Financial markets are betting the Bank of England will more than double interest rates by May next year as concern grows over further rising inflation in the UK .
The change in expectations in the swap market – which anticipates interest rates of 4% in May compared to 1.75% today – is among the most significant fluctuations in recent years.
The change in expectations, fueled by persistent increases in expected inflation and soaring energy prices, was reflected in other markets. In the UK gilt market, the government’s cost of two-year borrowing has risen by more than a percentage point this month, the biggest rise recorded by Bloomberg since 1992.
Market moves will be reflected in the cost of corporate borrowing and fixed rate mortgages, hurting businesses and households even before the BoE makes interest rate decisions in the months ahead.
Higher borrowing costs will further dampen UK economic activity and the finances of households and businesses which are already suffering from high energy, fuel and food prices – although City economists expect less rate hikes.
Traders in the overnight index swap market, which set prices based on expectations of future official interest rates, are now betting that interest rates will rise to 2.75% by the meeting of November of the BoE before reaching 4% in May.
Separately, the yield on two-year government bonds – indicating the average interest rate over the next 24 months – is now trading at 2.94%, down from 1.83% just a month ago.
“It’s been one-way traffic since the beginning of August,” Matthew Russell, bond fund manager at M&G Investments, said of the gilt moves. “The movements have been excessive.”
Traders grew concerned as UK inflation beat expectations almost every month this year, hitting 10.1% in July.
Russell said Citigroup’s forecast that UK inflation will hit 18.6% next year “has drawn a lot of attention to the [short duration] gilt and which, combined with the situation of the energy markets in Europe, as well as the low summer liquidity on the markets, explain the sharp rise in gilt [yields]”.
As energy prices continue to put pressure on inflation, the new retail price cap for gas and electricity from October to December will be announced on Friday. Analysts expect Ofgem, the sector regulator, to push the annual cost of energy for an average household from £1,971 to over £3,500.
Traders in the government bond and interest rate futures markets pushed interest rate expectations higher with every bad inflation news.
Craig Inches, head of rates and cash at Royal London Asset Management, said the forecast that the BoE would hike rates to 4% was reasonable. “I just don’t see a near-term situation where inflationary pressures are going to subside,” he said.

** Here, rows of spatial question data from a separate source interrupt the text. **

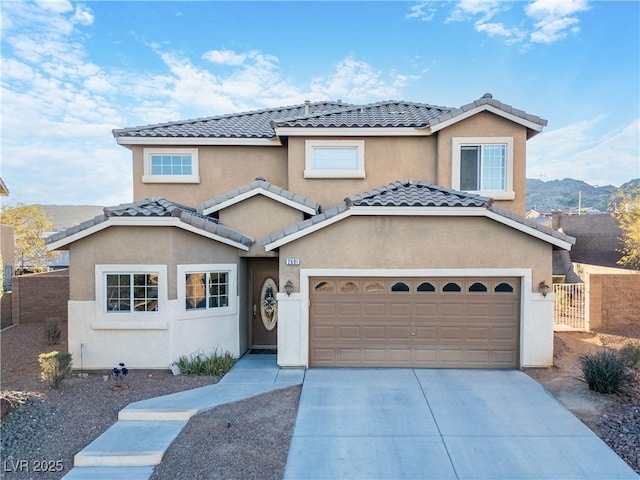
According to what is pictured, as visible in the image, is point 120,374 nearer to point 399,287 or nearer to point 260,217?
point 260,217

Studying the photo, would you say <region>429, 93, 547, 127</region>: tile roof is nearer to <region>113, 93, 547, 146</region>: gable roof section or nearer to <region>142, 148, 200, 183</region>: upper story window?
<region>113, 93, 547, 146</region>: gable roof section

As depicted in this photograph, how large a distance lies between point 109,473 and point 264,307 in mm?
6874

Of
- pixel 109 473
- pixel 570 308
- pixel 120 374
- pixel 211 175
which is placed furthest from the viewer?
pixel 570 308

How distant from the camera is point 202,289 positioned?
10.9 m

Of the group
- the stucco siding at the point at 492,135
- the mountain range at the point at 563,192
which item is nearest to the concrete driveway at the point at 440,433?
the stucco siding at the point at 492,135

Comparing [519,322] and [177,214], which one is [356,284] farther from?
[177,214]

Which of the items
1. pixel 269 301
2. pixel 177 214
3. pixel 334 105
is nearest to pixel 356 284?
pixel 269 301

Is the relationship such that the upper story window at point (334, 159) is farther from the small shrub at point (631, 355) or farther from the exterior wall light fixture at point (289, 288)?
the small shrub at point (631, 355)

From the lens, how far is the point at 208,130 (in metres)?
14.2

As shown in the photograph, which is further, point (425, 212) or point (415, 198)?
point (415, 198)

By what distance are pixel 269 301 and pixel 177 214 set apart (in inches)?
167

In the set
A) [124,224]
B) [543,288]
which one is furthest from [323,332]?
[124,224]

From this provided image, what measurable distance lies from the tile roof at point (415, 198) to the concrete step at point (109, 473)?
7.08m

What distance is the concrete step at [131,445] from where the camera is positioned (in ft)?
20.8
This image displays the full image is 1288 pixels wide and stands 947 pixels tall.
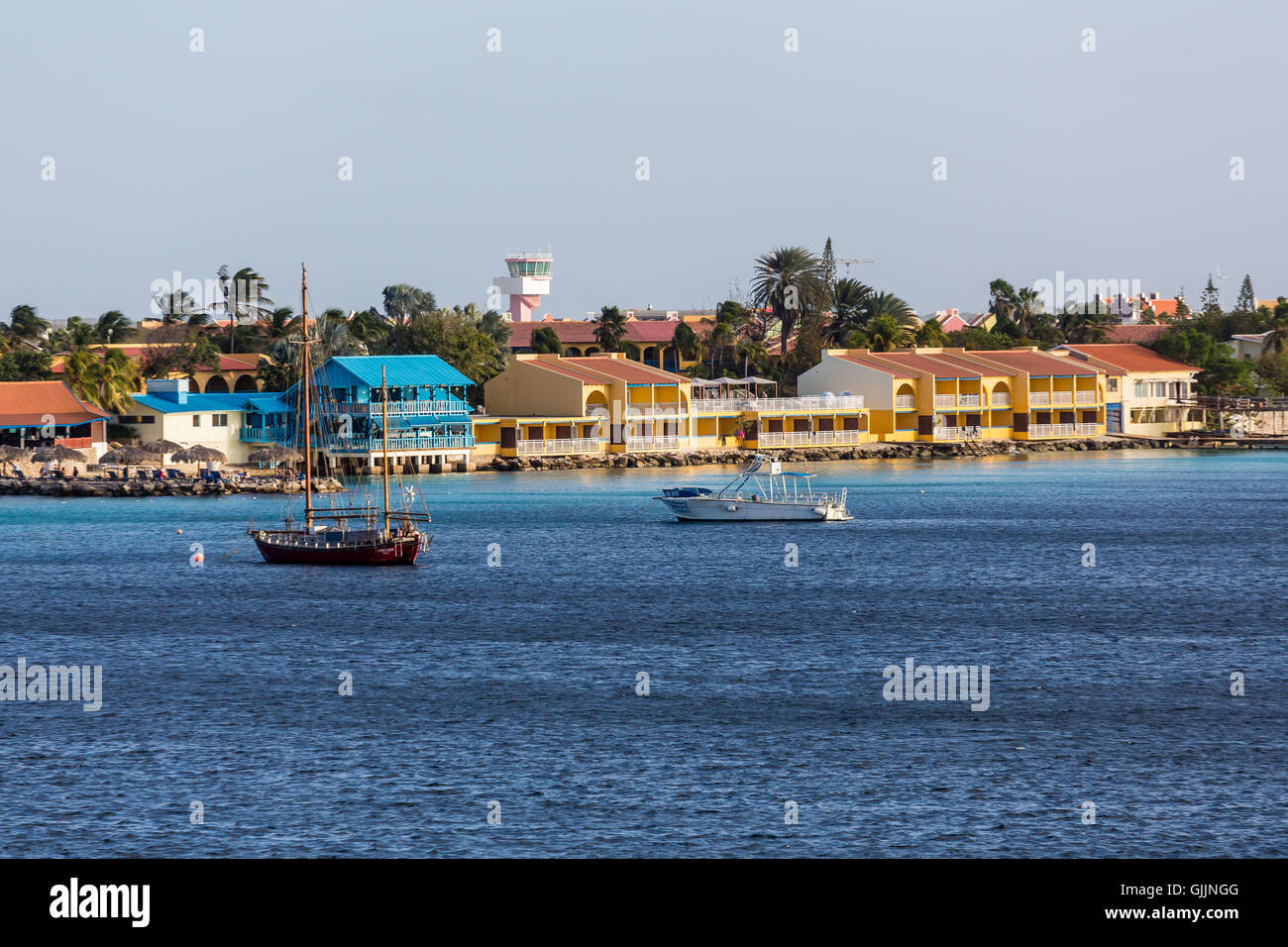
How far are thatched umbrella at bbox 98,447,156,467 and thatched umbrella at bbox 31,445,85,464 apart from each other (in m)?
1.62

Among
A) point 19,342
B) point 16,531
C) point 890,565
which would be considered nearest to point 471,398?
point 19,342

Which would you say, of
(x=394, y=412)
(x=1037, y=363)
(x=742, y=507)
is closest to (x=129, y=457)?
(x=394, y=412)

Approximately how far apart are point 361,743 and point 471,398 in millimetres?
96043

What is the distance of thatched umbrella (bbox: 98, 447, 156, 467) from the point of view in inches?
3686

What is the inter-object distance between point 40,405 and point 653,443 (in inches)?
1804

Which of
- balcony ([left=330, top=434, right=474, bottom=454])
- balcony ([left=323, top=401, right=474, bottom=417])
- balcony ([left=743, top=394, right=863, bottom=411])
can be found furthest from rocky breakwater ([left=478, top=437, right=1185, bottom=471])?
balcony ([left=323, top=401, right=474, bottom=417])

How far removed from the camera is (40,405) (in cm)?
9762

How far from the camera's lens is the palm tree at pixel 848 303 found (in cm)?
15225

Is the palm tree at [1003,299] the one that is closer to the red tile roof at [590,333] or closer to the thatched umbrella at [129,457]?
the red tile roof at [590,333]

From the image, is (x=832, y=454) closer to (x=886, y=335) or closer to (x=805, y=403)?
(x=805, y=403)

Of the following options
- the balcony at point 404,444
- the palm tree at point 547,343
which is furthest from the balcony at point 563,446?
the palm tree at point 547,343

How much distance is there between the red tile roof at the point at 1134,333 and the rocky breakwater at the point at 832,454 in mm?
34486

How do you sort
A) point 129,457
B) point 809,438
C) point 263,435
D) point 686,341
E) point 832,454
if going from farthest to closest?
point 686,341, point 809,438, point 832,454, point 263,435, point 129,457

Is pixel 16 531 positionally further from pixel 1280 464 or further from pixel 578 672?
pixel 1280 464
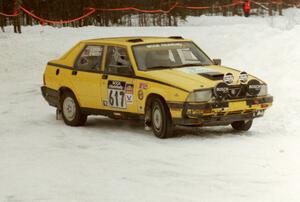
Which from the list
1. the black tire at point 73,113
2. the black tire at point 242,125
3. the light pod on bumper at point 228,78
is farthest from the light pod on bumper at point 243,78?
the black tire at point 73,113

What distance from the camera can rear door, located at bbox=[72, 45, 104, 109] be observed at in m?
12.6

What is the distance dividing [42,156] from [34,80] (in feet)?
35.5

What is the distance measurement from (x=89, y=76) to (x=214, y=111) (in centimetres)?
271

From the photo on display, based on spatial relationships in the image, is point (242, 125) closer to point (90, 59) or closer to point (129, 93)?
point (129, 93)

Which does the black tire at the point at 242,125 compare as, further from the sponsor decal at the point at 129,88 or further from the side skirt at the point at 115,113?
the sponsor decal at the point at 129,88

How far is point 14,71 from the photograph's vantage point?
→ 2306 cm

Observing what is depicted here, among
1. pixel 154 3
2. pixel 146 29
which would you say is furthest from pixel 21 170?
pixel 154 3

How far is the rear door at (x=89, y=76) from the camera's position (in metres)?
12.6

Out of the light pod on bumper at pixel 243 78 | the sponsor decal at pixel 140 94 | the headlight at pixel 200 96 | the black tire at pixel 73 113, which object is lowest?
the black tire at pixel 73 113

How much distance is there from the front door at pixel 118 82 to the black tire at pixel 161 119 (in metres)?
0.52

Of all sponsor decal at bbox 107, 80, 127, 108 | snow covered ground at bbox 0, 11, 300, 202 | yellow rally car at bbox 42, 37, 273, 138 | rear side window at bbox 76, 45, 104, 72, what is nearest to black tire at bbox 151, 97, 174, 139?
yellow rally car at bbox 42, 37, 273, 138

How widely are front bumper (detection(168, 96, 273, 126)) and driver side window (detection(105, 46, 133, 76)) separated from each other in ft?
4.21

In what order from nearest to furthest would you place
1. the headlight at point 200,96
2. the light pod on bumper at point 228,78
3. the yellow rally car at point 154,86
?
the headlight at point 200,96, the yellow rally car at point 154,86, the light pod on bumper at point 228,78

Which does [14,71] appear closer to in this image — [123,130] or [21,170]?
[123,130]
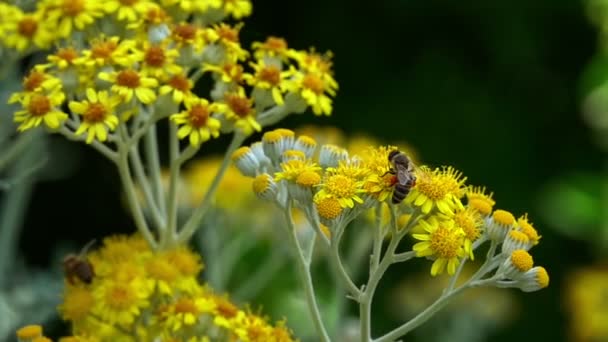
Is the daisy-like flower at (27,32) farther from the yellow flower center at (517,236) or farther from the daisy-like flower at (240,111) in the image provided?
the yellow flower center at (517,236)

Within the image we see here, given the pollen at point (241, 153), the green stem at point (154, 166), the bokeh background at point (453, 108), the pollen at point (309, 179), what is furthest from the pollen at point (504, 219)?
the bokeh background at point (453, 108)

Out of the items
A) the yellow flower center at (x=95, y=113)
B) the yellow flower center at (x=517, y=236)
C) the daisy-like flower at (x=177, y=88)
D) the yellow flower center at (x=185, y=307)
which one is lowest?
the yellow flower center at (x=185, y=307)

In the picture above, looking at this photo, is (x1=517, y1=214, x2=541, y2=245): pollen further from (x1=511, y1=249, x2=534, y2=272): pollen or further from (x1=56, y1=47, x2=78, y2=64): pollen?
(x1=56, y1=47, x2=78, y2=64): pollen

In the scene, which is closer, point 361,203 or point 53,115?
point 361,203

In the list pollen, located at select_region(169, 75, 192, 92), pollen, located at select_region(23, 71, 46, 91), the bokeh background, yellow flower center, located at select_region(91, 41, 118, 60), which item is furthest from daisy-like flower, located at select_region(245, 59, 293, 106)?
the bokeh background

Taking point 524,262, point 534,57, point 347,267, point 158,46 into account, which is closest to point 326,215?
point 524,262

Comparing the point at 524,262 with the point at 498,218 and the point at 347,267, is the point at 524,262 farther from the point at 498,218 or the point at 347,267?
the point at 347,267

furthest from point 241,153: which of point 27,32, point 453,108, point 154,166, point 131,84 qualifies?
point 453,108
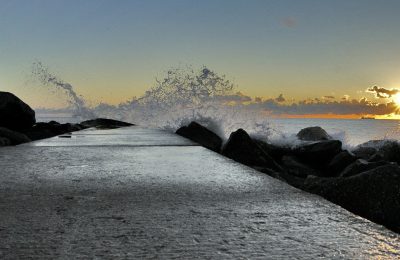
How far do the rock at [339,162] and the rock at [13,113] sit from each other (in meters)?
7.73

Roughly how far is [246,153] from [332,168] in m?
1.82

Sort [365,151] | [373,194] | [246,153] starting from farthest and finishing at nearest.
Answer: [365,151], [246,153], [373,194]

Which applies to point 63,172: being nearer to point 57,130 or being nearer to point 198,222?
point 198,222

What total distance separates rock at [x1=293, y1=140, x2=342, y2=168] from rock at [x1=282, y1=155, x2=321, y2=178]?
0.37 m

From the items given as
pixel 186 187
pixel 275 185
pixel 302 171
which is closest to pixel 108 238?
pixel 186 187

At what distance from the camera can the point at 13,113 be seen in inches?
448

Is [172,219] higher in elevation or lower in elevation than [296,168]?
higher

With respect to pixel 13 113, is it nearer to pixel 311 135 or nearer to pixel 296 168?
pixel 296 168

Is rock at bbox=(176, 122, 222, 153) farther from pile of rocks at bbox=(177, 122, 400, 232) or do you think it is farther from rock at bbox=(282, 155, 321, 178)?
rock at bbox=(282, 155, 321, 178)

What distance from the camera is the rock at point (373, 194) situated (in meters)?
2.77

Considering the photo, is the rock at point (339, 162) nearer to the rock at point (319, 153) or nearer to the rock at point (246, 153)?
the rock at point (319, 153)

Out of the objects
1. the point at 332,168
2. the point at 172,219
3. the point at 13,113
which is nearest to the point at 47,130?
the point at 13,113

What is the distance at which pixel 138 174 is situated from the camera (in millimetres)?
2562

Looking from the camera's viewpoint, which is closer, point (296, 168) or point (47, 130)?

Financial market forecasts for interest rates reflect comments from the central bank that it would be willing to act “forcefully” if it felt inflation had become entrenched in business and household expectations.
Economists are much less willing to bet on the BoE being so aggressive on monetary tightening. The consensus among city economists is that interest rates will peak at 2.5%, but expectations are changing.
Paul Dales, chief UK economist at Capital Economics, who expects interest rates to hit 3%, said market expectations had “jumped” in recent weeks.
“At this point, I wouldn’t really want to rule anything out,” Dales said. He added that although interest rates of 4% were no longer “completely implausible. . . history shows that markets tend to exaggerate the magnitude of tightening cycles. So at the moment, I feel like the markets have gone a bit too far.”